### Your task
Every line from the one with "Is [231,276] positioned" through the end of the records below should be restated word for word, and nothing outside that span.

[Dataset items]
━━━

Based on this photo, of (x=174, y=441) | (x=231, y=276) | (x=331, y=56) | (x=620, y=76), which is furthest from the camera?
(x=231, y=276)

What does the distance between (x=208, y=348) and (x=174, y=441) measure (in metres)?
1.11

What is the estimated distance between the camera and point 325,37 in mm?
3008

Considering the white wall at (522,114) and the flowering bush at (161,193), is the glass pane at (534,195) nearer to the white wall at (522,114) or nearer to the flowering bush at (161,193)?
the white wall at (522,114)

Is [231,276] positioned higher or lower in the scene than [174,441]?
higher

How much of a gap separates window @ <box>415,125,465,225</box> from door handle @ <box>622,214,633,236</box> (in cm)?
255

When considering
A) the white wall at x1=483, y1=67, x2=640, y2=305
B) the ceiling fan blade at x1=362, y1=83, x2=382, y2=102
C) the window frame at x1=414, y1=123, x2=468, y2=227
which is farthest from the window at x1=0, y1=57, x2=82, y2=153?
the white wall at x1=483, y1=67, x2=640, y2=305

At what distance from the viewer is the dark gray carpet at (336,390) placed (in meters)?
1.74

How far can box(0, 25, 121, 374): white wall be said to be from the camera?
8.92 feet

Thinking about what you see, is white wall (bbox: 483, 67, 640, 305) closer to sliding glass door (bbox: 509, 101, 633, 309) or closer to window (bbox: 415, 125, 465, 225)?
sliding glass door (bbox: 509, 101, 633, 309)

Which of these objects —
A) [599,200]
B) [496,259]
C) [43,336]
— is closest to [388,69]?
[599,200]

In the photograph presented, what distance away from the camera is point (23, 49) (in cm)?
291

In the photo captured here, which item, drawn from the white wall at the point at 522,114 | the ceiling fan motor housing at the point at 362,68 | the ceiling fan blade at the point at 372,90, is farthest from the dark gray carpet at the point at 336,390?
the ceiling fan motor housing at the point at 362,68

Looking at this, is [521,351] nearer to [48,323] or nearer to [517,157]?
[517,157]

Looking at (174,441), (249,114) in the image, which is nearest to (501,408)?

━━━

### Task output
Is [231,276] positioned higher or lower in the scene than [174,441]?
higher

How much of a gap separates window @ <box>415,125,465,225</box> from door handle @ <box>622,214,633,236</box> (in cm)?
255

When considering
A) the white wall at x1=483, y1=67, x2=640, y2=305
B) the ceiling fan blade at x1=362, y1=83, x2=382, y2=102
C) the window frame at x1=414, y1=123, x2=468, y2=227
which is farthest from the window at x1=0, y1=57, x2=82, y2=153?
the white wall at x1=483, y1=67, x2=640, y2=305

At what distance from the viewer is the dark gray carpet at (336,390) placed (in meters)?
1.74

How far can box(0, 25, 121, 374): white wall be said to be from the camera?
8.92 feet

Thinking about what you see, is white wall (bbox: 483, 67, 640, 305) closer to sliding glass door (bbox: 509, 101, 633, 309) or closer to window (bbox: 415, 125, 465, 225)?
sliding glass door (bbox: 509, 101, 633, 309)

Which of these objects —
A) [599,200]
B) [496,259]
C) [43,336]
— is closest to [388,69]?
[599,200]

In the photograph presented, what distance away from the camera is point (23, 49) (in cm)?
291

In the photo captured here, which item, drawn from the white wall at the point at 522,114 | the ceiling fan motor housing at the point at 362,68 | the ceiling fan blade at the point at 372,90, is farthest from the dark gray carpet at the point at 336,390?
the ceiling fan motor housing at the point at 362,68

Looking at this, is [521,351] nearer to [48,323] or nearer to [517,157]?
[517,157]

Looking at (174,441), (249,114) in the image, which is nearest to (501,408)?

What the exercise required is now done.